Дочь моя была воплощением самой детской невозмутимости. Когда мы с мамой уже вошли в квартиру, я успел заметить, как дверь в спальню за кем-то быстро закрылась. Нетрудно было догадаться, за кем. Чтобы дойти до этих самых дверей, мне потребовалось несколько шагов, но чтобы открыть их – несколько минут. Когда же я все-таки решился и открыл двери, то предо мною предстал ангел в виде ребенка – это была моя маленькая Сабина. Два огромных и синих, как небо, банта украшали ее хорошенькую головку, в ушах матово светились жемчужные бусинки. На ней было изумительной красоты бальное платьице фиолетового цвета, а на ногах лакированные, под цвет платья, туфельки. Несколько секунд длилась пауза, пока мы смотрели друг на друга, причем она с детской непосредственностью буквально изучала меня, не забыв сначала заглянуть мне в глаза, а затем оглядев с головы до ног. Я замер в ожидании, заметно волнуясь. В какой-то момент неожиданно она бросилась ко мне и молча прижалась к моим ногам. Волнение мое тут же улеглось, я понял, что прошел испытание и сердце ребенка приняло меня. Проглотив комок, подступивший к горлу, я опустился на одно колено, нежно прижал ее к себе и сказал, стараясь, чтобы слова мои звучали обыденно и просто:

– Ну, здравствуй, дочка, здравствуй, красавица моя!

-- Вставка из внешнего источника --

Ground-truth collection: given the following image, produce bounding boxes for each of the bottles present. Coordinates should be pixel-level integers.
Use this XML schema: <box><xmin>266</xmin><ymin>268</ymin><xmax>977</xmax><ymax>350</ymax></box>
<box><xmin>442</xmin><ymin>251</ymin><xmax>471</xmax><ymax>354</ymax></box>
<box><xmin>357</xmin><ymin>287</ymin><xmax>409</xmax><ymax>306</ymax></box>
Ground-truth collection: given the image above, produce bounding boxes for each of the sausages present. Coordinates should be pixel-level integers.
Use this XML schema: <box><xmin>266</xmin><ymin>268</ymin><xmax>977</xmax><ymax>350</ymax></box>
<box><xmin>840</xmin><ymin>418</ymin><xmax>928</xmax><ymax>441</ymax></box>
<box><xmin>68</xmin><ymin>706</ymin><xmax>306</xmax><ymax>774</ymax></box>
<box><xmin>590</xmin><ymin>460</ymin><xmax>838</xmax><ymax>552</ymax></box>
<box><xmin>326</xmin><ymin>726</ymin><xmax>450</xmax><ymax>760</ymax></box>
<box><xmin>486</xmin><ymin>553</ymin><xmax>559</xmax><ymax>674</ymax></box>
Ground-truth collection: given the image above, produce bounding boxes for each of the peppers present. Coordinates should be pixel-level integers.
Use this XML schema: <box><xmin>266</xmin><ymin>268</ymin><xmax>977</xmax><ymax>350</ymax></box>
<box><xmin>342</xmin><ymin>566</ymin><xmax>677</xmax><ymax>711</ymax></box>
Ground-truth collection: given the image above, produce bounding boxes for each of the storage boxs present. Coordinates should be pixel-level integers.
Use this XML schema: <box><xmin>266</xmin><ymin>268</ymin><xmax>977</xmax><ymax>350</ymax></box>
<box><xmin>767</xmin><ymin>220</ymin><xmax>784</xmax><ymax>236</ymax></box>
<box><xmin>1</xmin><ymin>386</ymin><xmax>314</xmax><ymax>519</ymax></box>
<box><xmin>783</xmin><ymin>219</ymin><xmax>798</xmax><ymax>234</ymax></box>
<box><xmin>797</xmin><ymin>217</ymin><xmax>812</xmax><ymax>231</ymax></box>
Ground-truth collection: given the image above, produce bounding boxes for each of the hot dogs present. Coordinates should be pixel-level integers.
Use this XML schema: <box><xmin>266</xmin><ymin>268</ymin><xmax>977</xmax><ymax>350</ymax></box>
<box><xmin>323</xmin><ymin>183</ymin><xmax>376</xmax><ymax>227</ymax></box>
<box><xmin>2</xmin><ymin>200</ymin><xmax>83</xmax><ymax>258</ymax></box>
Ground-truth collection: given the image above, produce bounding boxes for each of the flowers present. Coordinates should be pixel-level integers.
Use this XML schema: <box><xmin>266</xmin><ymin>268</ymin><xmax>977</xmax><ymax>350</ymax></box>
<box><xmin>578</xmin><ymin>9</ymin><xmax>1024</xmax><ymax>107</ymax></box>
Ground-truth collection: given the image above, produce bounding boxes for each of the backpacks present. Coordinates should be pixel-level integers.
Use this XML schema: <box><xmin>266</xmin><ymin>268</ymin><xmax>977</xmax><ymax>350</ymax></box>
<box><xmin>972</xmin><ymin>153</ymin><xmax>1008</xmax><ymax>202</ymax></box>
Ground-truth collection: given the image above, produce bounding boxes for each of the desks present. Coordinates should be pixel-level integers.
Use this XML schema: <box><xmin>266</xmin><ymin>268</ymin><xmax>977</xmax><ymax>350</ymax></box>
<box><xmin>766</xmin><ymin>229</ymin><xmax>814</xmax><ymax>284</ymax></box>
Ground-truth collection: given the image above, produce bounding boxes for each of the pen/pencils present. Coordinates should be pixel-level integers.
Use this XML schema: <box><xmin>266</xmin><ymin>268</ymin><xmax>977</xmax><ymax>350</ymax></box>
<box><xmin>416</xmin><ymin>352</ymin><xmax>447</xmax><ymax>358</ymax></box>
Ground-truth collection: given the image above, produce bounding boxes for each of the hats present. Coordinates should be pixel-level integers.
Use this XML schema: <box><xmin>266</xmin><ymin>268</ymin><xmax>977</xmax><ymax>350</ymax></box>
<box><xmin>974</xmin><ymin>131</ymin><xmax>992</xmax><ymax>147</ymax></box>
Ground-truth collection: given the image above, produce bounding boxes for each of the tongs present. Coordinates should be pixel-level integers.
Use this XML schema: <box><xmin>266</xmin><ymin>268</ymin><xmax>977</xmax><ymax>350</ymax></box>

– Папочка, родной, здравствуй, как я долго тебя ждала! Почему ты не приезжал ко мне все это время?

Она обняла меня за шею и крепко-крепко поцеловала в уже успевшую зарасти за несколько дней щеку.

– Ой, какой ты колючий, папа! – рассмеялась она, да так звонко и заразительно, что и я не смог удержаться. Как сказала мне позже мать: «Глядя на вас со стороны, складывалось впечатление, будто вы расстались совсем недавно и вот встретились вновь».

Такой непосредственный, живой климат, мне кажется, могут создать только дети. Через несколько минут Сабина откинула голову назад, как-то по-взрослому серьезно заглянула мне даже не в глаза, а прямо в душу, и спросила:

– Скажи, папа, а ты уже больше никогда не уедешь от нас?

– Никогда, – ответил я не задумываясь. Тогда она вновь обняла меня за шею, прижалась ко мне, и мы еще долго сидели молча в спальне на полу на ковре, а в стороне стояла моя мать и вытирала слезы, но, слава Богу, это были слезы радости, а не печали.

В этот день я был счастлив по-настоящему. К сожалению, в жизни мне нечасто выпадали такие деньки.

За минувшие годы я не раз испытывал превратности судьбы. Она то устремляла меня вверх, то бросала вниз. Я многое познал: напряжение ожесточенной борьбы и радость успеха, обманутые надежды и торжество победы, доверие и подозрительность, вражду и дружбу, добро и зло.

Но в этот день я не хотел ничего анализировать, как привык в годы напряженной жизни в неволе. Не хотел ничего вспоминать и ни о чем и ни о ком думать. Я хотел быть просто самим собой рядом со своей дочерью и старушкой мамой.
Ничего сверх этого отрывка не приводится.